# TASK DESCRIPTION
Rewrite all the rows below, substituting "in the picture" for every occurrence of "in this image" and leaving everything else unchanged. Leave the pictures out of your answer.
:::
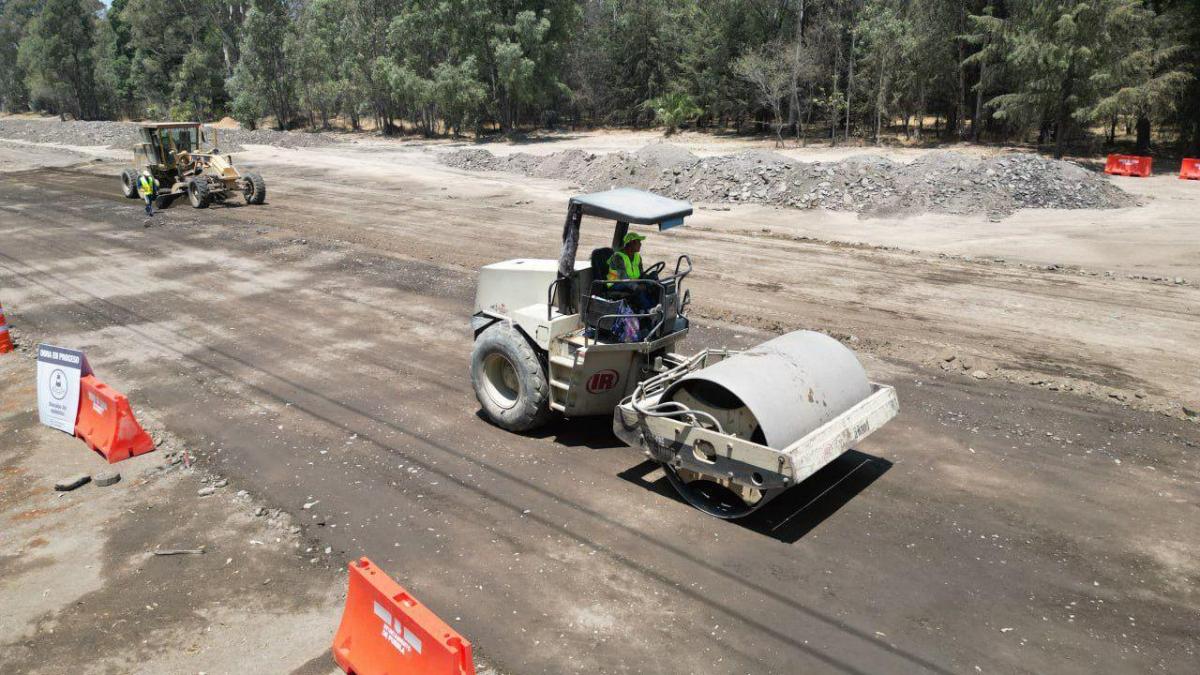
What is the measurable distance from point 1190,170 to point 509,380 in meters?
30.5

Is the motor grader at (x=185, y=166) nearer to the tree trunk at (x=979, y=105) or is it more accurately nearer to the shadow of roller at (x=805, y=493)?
the shadow of roller at (x=805, y=493)

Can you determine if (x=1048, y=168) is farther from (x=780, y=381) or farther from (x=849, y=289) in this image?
(x=780, y=381)

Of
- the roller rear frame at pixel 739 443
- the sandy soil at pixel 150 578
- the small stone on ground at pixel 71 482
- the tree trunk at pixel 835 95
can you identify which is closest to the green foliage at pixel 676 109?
the tree trunk at pixel 835 95

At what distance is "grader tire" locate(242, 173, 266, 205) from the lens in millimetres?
24078

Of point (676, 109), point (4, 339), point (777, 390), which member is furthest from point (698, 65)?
point (777, 390)

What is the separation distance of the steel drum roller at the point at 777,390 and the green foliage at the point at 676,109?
4424cm

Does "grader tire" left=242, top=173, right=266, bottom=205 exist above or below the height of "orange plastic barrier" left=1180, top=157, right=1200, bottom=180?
below

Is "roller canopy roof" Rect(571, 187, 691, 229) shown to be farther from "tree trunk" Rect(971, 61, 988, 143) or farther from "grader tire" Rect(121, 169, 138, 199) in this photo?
"tree trunk" Rect(971, 61, 988, 143)

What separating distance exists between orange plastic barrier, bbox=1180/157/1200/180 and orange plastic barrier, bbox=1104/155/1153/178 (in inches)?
42.2

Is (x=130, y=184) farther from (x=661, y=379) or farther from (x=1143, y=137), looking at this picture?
(x=1143, y=137)

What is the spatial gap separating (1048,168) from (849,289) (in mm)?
13008

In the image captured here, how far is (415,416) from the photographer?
29.4 ft

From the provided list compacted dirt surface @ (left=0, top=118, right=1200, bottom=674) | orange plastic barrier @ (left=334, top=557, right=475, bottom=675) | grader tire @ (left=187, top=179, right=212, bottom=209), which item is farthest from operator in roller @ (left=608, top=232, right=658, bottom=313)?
grader tire @ (left=187, top=179, right=212, bottom=209)

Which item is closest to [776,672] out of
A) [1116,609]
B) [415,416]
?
[1116,609]
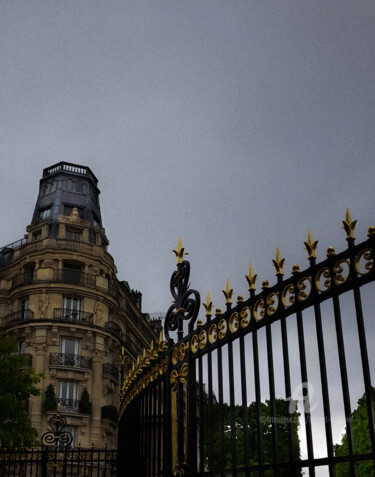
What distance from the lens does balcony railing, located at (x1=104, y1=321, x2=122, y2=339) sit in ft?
128

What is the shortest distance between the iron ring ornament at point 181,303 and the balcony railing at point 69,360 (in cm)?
3048

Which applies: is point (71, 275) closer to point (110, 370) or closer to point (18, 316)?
point (18, 316)

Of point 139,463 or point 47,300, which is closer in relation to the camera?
point 139,463

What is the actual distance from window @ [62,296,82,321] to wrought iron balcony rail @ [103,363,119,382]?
3389mm

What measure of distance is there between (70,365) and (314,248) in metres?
33.7

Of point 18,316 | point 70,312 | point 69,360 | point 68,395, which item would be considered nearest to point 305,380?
point 69,360

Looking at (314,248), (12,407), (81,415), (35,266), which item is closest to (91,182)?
(35,266)

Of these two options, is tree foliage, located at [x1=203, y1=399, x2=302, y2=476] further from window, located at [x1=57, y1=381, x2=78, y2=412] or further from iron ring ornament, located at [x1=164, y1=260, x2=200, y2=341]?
window, located at [x1=57, y1=381, x2=78, y2=412]

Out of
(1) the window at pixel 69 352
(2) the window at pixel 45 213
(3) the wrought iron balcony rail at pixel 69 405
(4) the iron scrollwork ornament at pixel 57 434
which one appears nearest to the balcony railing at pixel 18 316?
(1) the window at pixel 69 352

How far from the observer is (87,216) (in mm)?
42562

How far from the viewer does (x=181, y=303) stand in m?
6.96

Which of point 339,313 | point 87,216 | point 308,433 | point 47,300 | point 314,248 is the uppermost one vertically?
point 87,216

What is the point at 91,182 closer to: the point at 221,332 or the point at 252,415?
the point at 252,415

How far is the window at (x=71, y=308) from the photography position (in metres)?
37.9
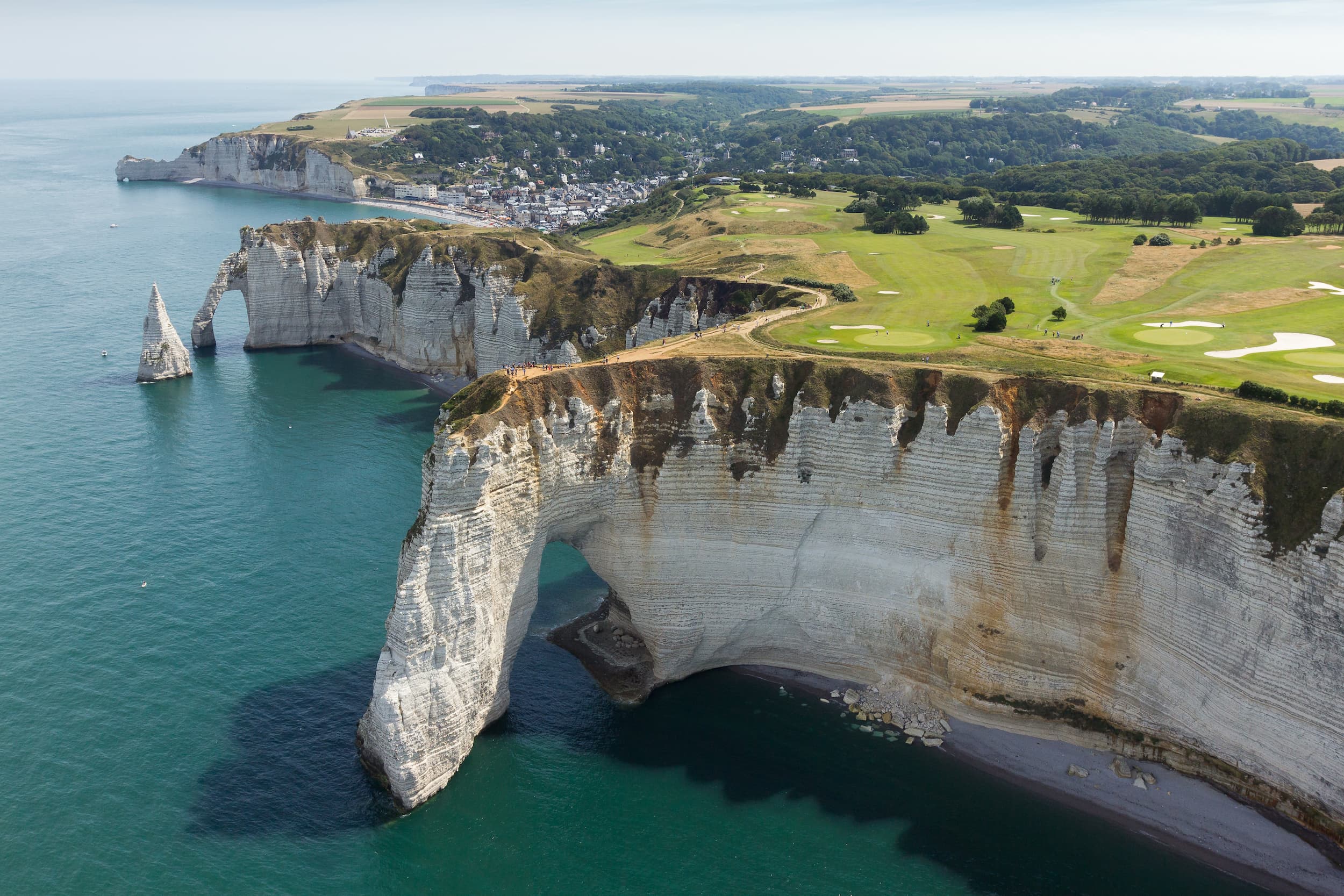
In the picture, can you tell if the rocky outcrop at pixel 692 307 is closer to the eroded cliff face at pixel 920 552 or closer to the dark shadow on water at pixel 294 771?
the eroded cliff face at pixel 920 552

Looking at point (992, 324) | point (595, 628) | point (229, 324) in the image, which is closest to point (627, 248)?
point (229, 324)

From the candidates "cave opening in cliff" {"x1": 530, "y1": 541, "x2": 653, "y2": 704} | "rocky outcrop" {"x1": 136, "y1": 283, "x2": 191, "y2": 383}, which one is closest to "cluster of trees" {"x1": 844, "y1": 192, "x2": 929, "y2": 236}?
"cave opening in cliff" {"x1": 530, "y1": 541, "x2": 653, "y2": 704}

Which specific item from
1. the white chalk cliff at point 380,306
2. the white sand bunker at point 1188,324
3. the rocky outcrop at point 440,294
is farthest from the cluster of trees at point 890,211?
the white sand bunker at point 1188,324

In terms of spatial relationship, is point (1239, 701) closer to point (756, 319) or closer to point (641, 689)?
point (641, 689)

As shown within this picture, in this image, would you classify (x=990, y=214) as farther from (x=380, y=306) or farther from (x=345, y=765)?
(x=345, y=765)

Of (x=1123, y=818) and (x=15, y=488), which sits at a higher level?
(x=15, y=488)

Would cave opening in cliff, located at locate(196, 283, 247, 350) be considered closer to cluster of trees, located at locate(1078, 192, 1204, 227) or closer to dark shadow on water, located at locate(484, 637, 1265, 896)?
dark shadow on water, located at locate(484, 637, 1265, 896)

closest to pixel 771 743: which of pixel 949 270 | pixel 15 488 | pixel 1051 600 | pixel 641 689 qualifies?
pixel 641 689
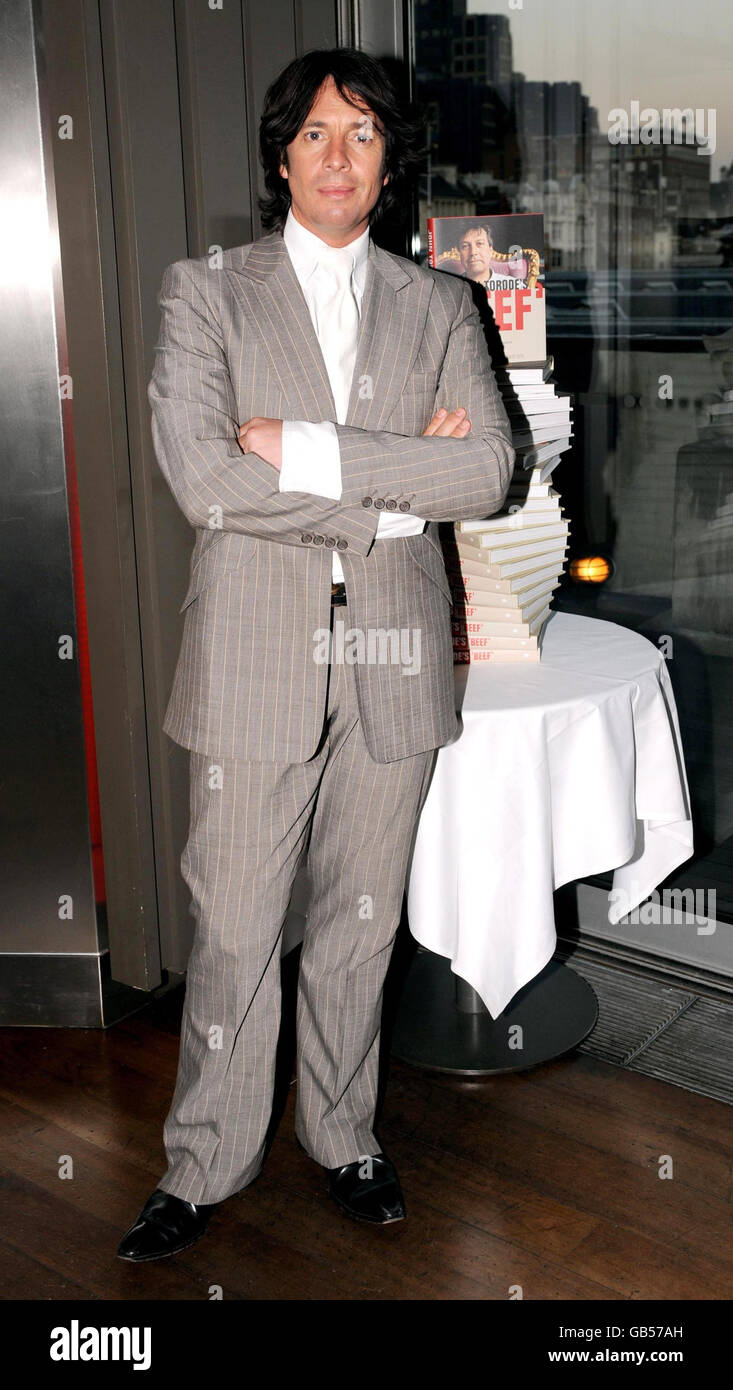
:::
# OUTPUT OF THE EXERCISE
What is the measurable distance from point 1190,170 to point 509,380 in meters?
30.5

Is the motor grader at (x=185, y=166) nearer to the tree trunk at (x=979, y=105) or is it more accurately nearer to the shadow of roller at (x=805, y=493)?
the shadow of roller at (x=805, y=493)

Can you determine if (x=1048, y=168) is farther from (x=780, y=381) or farther from (x=849, y=289) in the picture?
(x=780, y=381)

Of
- the roller rear frame at pixel 739 443
- the sandy soil at pixel 150 578
- the small stone on ground at pixel 71 482
- the tree trunk at pixel 835 95
can you identify which is closest to the green foliage at pixel 676 109?
the tree trunk at pixel 835 95

At what distance is "grader tire" locate(242, 173, 266, 205) from the lens in millimetres?
24078

Of point (676, 109), point (4, 339), point (777, 390), which member is furthest from point (698, 65)?
point (777, 390)

What is the separation distance of the steel drum roller at the point at 777,390 and the green foliage at the point at 676,109?
4424cm

Does "grader tire" left=242, top=173, right=266, bottom=205 exist above or below the height of "orange plastic barrier" left=1180, top=157, right=1200, bottom=180?
below

Is "roller canopy roof" Rect(571, 187, 691, 229) shown to be farther from "tree trunk" Rect(971, 61, 988, 143) or farther from "grader tire" Rect(121, 169, 138, 199) in this photo?
"tree trunk" Rect(971, 61, 988, 143)

What separating distance exists between orange plastic barrier, bbox=1180/157/1200/180 and orange plastic barrier, bbox=1104/155/1153/178 (in inches)?
42.2

Is (x=130, y=184) farther from (x=661, y=379) or farther from (x=1143, y=137), looking at this picture?
(x=1143, y=137)

What is the spatial gap separating (1048,168) from (849,289) (in mm)?
13008

In the image captured here, how far is (415,416) from the photographer?
29.4 ft

From the provided list compacted dirt surface @ (left=0, top=118, right=1200, bottom=674) | orange plastic barrier @ (left=334, top=557, right=475, bottom=675) | grader tire @ (left=187, top=179, right=212, bottom=209), which item is farthest from operator in roller @ (left=608, top=232, right=658, bottom=313)?
grader tire @ (left=187, top=179, right=212, bottom=209)

Which item is closest to [776,672] out of
A) [1116,609]
B) [415,416]
?
[1116,609]
What distance from the lens does balcony railing, located at (x1=104, y1=321, x2=122, y2=339) sit in ft?
128

What is the shortest distance between the iron ring ornament at point 181,303 and the balcony railing at point 69,360 (in cm)?
3048

Which applies: is point (71, 275) closer to point (110, 370) or closer to point (18, 316)?
point (18, 316)

Of point 139,463 or point 47,300, which is closer in relation to the camera?
point 139,463

What is the actual distance from window @ [62,296,82,321] to wrought iron balcony rail @ [103,363,119,382]?
3389mm

What measure of distance is there between (70,365) and (314,248) in metres?
33.7

Of point 18,316 | point 70,312 | point 69,360 | point 68,395, which item would be considered nearest to point 305,380?
point 69,360

Looking at (314,248), (12,407), (81,415), (35,266), which item is closest to (91,182)?
(35,266)

Of these two options, is tree foliage, located at [x1=203, y1=399, x2=302, y2=476] further from window, located at [x1=57, y1=381, x2=78, y2=412] or further from iron ring ornament, located at [x1=164, y1=260, x2=200, y2=341]?
window, located at [x1=57, y1=381, x2=78, y2=412]

Out of
(1) the window at pixel 69 352
(2) the window at pixel 45 213
(3) the wrought iron balcony rail at pixel 69 405
(4) the iron scrollwork ornament at pixel 57 434
which one appears nearest to the balcony railing at pixel 18 316?
(1) the window at pixel 69 352

How far from the observer is (87,216) (in mm)?
42562

How far from the viewer does (x=181, y=303) stand in m?
6.96

Which of point 339,313 | point 87,216 | point 308,433 | point 47,300 | point 314,248 is the uppermost one vertically?
point 87,216

What is the point at 91,182 closer to: the point at 221,332 or the point at 252,415?
the point at 252,415

How far is the window at (x=71, y=308) from the photography position (in metres)?
37.9
In the picture, can you tell if the rocky outcrop at pixel 692 307 is closer to the eroded cliff face at pixel 920 552 or closer to the dark shadow on water at pixel 294 771?
the eroded cliff face at pixel 920 552

Looking at point (992, 324) | point (595, 628) | point (229, 324) in the image, which is closest to point (627, 248)?
point (229, 324)

From the candidates "cave opening in cliff" {"x1": 530, "y1": 541, "x2": 653, "y2": 704} | "rocky outcrop" {"x1": 136, "y1": 283, "x2": 191, "y2": 383}, which one is closest to "cluster of trees" {"x1": 844, "y1": 192, "x2": 929, "y2": 236}?
"cave opening in cliff" {"x1": 530, "y1": 541, "x2": 653, "y2": 704}

Which specific item from
1. the white chalk cliff at point 380,306
2. the white sand bunker at point 1188,324
3. the rocky outcrop at point 440,294
is farthest from the cluster of trees at point 890,211?
the white sand bunker at point 1188,324

In terms of spatial relationship, is point (1239, 701) closer to point (756, 319) or closer to point (641, 689)?
point (641, 689)

As shown within this picture, in the picture, would you classify (x=990, y=214) as farther from (x=380, y=306) or farther from (x=345, y=765)?
(x=345, y=765)

Of (x=1123, y=818) and (x=15, y=488), which sits at a higher level?
(x=15, y=488)

Would cave opening in cliff, located at locate(196, 283, 247, 350) be considered closer to cluster of trees, located at locate(1078, 192, 1204, 227) or closer to dark shadow on water, located at locate(484, 637, 1265, 896)?
dark shadow on water, located at locate(484, 637, 1265, 896)

closest to pixel 771 743: which of pixel 949 270 | pixel 15 488 | pixel 1051 600 | pixel 641 689 qualifies?
pixel 641 689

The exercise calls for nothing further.